Dabei wurden vier Personen schwer und zwei weitere leicht verletzt. Der schwerste Unfall ereignete sich am Sonntagabend bei Frankenwinheim, als ein Auto gegen einen Baum prallte. Ebenfalls am Baum landete ein Fahrzeug bei Mellrichstadt. An den Unfällen beteiligt war auch ein Reisebus, der bei Waigolshausen in den Graben fuhr. Wie hoch der Sachschaden bei den etwa 20 Unfällen ist, steht noch nicht genau fest.

In den folgenschwersten Unfall waren gegen 21:30 Uhr zwischen Brünnstadt und Herlheim ein Vater und dessen Sohn verwickelt. Kurz nach der Mühle war der 18-Jährige mit seinem Toyota auf der glatten Fahrbahn ins Rutschen gekommen. Beim Aufprall gegen den Baum wurde der 45-jährige Beifahrer im Auto eingeklemmt. Er musste von der Feuerwehr mit der Rettungsschere befreit werden. Mit schwersten Kopfverletzungen kam der Mann in eine Schweinfurter Klinik.

Nach Rücksprache mit der Staatsanwaltschaft wurde ein Sachverständiger an die Unfallstelle geschickt. Bei der Unfallaufnahme wurden die Beamten der Polizeiinspektion Gerolzhofen von den Feuerwehren aus Gerolzhofen, Frankenwinheim und Unterspiesheim unterstützt.

Ein weiterer schwerer Unfall ereignete sich kurz nach 20.00 Uhr bei Mellrichstadt. Dort hatte ein 21-Jähriger die Kontrolle über seinen BMW verloren und war gegen einen Baum geprallt. Der junge Mann musste ebenfalls von der Feuerwehr befreit und in ein Krankenhaus eingeliefert werden. Sein Auto hat nur noch Schrottwert.

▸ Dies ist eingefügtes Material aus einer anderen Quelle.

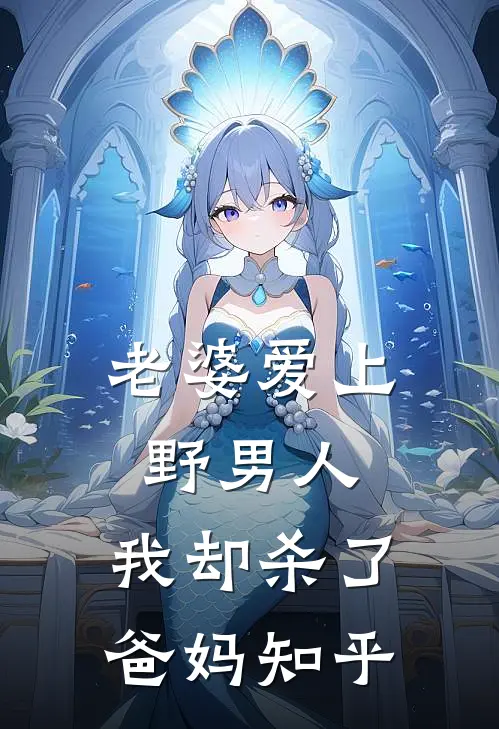 老婆爱上野男人，我却杀了爸妈知乎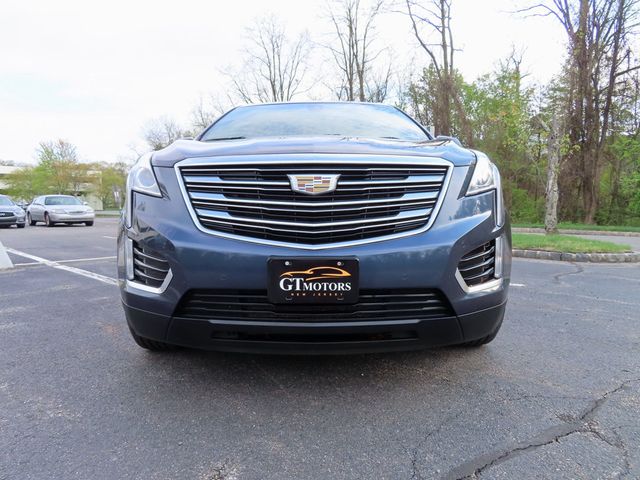 2019 Cadillac XT5 AWD 4dr Luxury - 23017608 - 1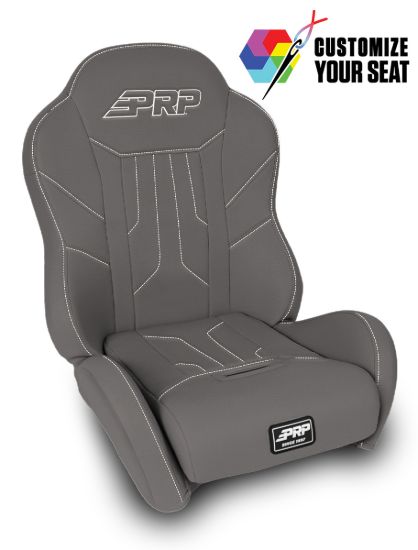 Picture of PRP Seat - A9801-Boat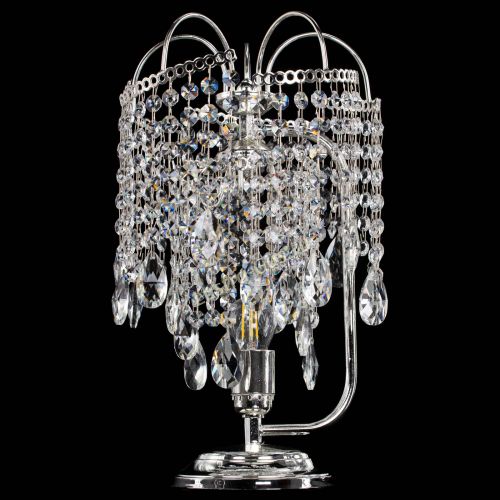 Настольная лампа Иволга Журавль в Самаре Гусь Хрустальный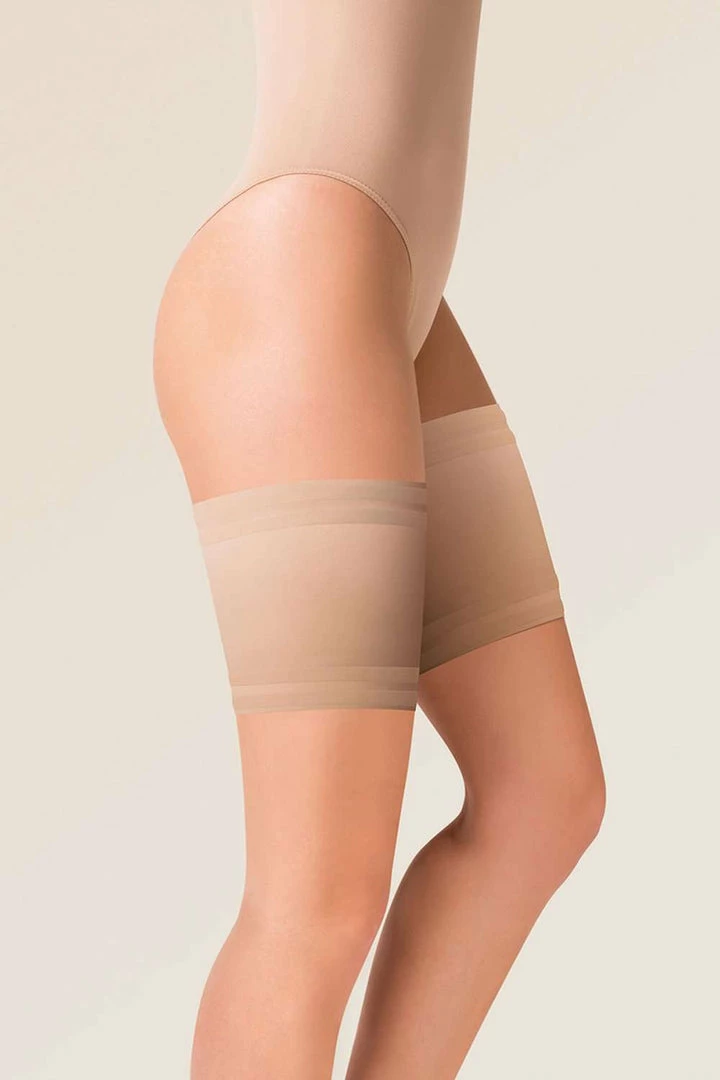 Gabriella Other Lingerie Satin Thigh Bands 2 Gabriella Other Lingerie Satin Thigh Bands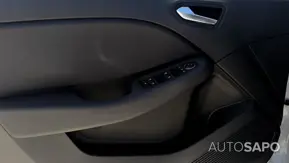 Renault Clio 0.9 TCe Evolution de 2024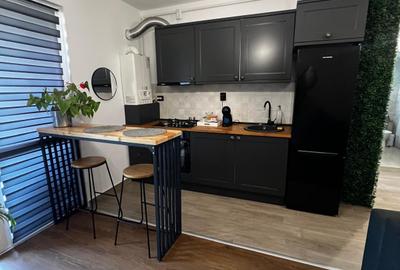 APARTAMENT MODERN -2 CAMERE-DE VÂNZARE-Militari Residence - 5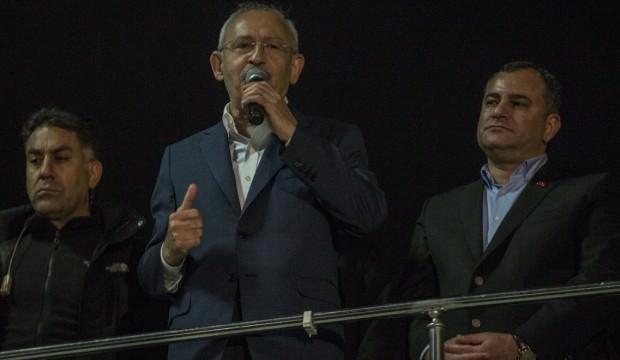 Kılıçdaroğlu, Akşener'i ziyaret edecek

Glimpflich verlief dagegen ein Unfall bei Waigolshausen, als ein Bus in den Graben rutschte. Fahrgäste waren nicht an Bord. Der Fahrer kam mit dem Schrecken davon. Der Sachschaden hält sich in Grenzen.

Eine verletzte Autofahrerin gab es noch bei der Ortschaft Goggelgereuth im Landkreis Haßberge. Die Frau hatte sich mit ihrem Auto überschlagen und musste in ein Krankenhaus gebracht werden. Bei Kleinlangheim erlitt ein Autofahrer schwere Beinverletzungen, als er mit seinem Auto im Graben landete. Leichte Verletzungen trug eine Autofahrerin dann auch bei einem Unfall bei Kreuzwertheim davon.

Bei den übrigen Verkehrsunfällen, die sich auf den zum Teil spiegelglatten Fahrbahnen in Unterfranken ereignet haben, blieb es zumeist bei Blechschäden.